- [Data drawn from a collection]:
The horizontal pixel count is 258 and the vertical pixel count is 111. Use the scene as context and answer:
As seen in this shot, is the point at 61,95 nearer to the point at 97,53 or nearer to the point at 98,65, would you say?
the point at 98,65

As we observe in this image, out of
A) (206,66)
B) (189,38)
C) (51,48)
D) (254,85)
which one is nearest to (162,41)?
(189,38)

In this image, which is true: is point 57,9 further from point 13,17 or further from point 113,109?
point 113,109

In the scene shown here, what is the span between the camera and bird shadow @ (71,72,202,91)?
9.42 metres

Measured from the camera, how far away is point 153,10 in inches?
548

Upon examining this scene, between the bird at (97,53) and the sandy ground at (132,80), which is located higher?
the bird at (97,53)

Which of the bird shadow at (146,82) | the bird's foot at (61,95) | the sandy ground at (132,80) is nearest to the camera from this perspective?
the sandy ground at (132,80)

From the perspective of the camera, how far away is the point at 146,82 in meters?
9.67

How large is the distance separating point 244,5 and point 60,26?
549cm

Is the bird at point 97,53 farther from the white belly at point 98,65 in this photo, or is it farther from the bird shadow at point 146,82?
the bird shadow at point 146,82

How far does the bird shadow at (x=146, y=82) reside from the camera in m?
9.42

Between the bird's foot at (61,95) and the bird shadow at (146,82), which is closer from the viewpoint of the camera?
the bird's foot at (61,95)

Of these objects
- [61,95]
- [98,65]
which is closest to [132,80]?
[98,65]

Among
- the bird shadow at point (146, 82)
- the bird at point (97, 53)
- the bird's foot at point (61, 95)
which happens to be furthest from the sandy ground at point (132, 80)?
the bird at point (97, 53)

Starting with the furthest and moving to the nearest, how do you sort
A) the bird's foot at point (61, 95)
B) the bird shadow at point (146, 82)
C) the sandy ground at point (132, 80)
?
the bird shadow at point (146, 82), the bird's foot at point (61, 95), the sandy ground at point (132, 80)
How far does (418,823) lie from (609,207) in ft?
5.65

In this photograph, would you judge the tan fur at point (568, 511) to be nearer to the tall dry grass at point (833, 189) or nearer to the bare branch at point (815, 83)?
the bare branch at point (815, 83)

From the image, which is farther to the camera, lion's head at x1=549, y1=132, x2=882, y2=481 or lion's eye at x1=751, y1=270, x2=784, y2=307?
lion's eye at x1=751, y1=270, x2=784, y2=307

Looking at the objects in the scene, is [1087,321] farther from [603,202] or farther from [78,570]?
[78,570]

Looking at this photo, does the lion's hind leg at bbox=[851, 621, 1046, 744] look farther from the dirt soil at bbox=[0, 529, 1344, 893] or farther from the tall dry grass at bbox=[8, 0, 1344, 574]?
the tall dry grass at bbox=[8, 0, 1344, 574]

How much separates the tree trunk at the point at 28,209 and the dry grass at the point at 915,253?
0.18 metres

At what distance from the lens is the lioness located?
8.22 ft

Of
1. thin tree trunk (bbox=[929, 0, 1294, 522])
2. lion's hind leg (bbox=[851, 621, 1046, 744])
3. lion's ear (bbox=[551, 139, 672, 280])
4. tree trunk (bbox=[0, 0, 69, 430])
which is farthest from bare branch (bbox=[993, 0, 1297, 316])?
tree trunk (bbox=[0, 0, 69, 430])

- [Your instructions]: Quote the entire listing above word for word, from its first line through its last.

- [Output for this task]:
The horizontal pixel count is 258 and the vertical pixel count is 111. Use the scene as context and answer:
As seen in this shot, is the point at 61,95 nearer to the point at 97,53 or nearer to the point at 98,65, would you say?
the point at 98,65

As we observe in this image, out of
A) (206,66)
B) (189,38)
C) (51,48)
D) (254,85)
which one is nearest to (162,41)?
(189,38)

In this image, which is true: is point 57,9 further from point 13,17 or further from point 113,109?
point 113,109

In the scene shown here, what is the span between the camera and bird shadow @ (71,72,202,91)?
9.42 metres

Measured from the camera, how far away is point 153,10 in inches?
548

Upon examining this scene, between the bird at (97,53) and the sandy ground at (132,80), which is located higher?
the bird at (97,53)

Which of the bird shadow at (146,82) | the bird's foot at (61,95) | the sandy ground at (132,80) is nearest to the camera from this perspective?
the sandy ground at (132,80)

From the perspective of the camera, how far away is the point at 146,82 in meters?
9.67

How large is the distance separating point 244,5 and point 60,26?
549cm

Is the bird at point 97,53 farther from the white belly at point 98,65 in this photo, or is it farther from the bird shadow at point 146,82?
the bird shadow at point 146,82

How far does the bird shadow at (x=146, y=82) reside from the camera in m?
9.42

Between the bird's foot at (61,95) and the bird shadow at (146,82), which is closer from the viewpoint of the camera?
the bird's foot at (61,95)

Of these objects
- [61,95]
- [98,65]
which is closest to [132,80]?
[98,65]

Among
- the bird shadow at point (146, 82)
- the bird at point (97, 53)
- the bird's foot at point (61, 95)
which happens to be furthest from the sandy ground at point (132, 80)?
the bird at point (97, 53)

Starting with the furthest and moving to the nearest, how do you sort
A) the bird's foot at point (61, 95)
B) the bird shadow at point (146, 82)
C) the sandy ground at point (132, 80)
?
the bird shadow at point (146, 82), the bird's foot at point (61, 95), the sandy ground at point (132, 80)
How far does (418,823) lie from (609,207) in ft?
5.65

In this photograph, would you judge the tan fur at point (568, 511) to be nearer to the tall dry grass at point (833, 189) or nearer to the bare branch at point (815, 83)?
the bare branch at point (815, 83)

From the image, which is farther to the camera, lion's head at x1=549, y1=132, x2=882, y2=481 or lion's eye at x1=751, y1=270, x2=784, y2=307?
lion's eye at x1=751, y1=270, x2=784, y2=307

Looking at the objects in the scene, is [1087,321] farther from [603,202] or farther from [78,570]?
[78,570]

Looking at this photo, does the lion's hind leg at bbox=[851, 621, 1046, 744] look farther from the dirt soil at bbox=[0, 529, 1344, 893] or farther from the tall dry grass at bbox=[8, 0, 1344, 574]?
the tall dry grass at bbox=[8, 0, 1344, 574]

How much separates the tree trunk at the point at 28,209 and the dry grass at the point at 915,253?
0.18 metres

At what distance from the lens is the lioness located?
8.22 ft

Of
1. thin tree trunk (bbox=[929, 0, 1294, 522])
2. lion's hind leg (bbox=[851, 621, 1046, 744])
3. lion's ear (bbox=[551, 139, 672, 280])
4. tree trunk (bbox=[0, 0, 69, 430])
which is farthest from bare branch (bbox=[993, 0, 1297, 316])?
tree trunk (bbox=[0, 0, 69, 430])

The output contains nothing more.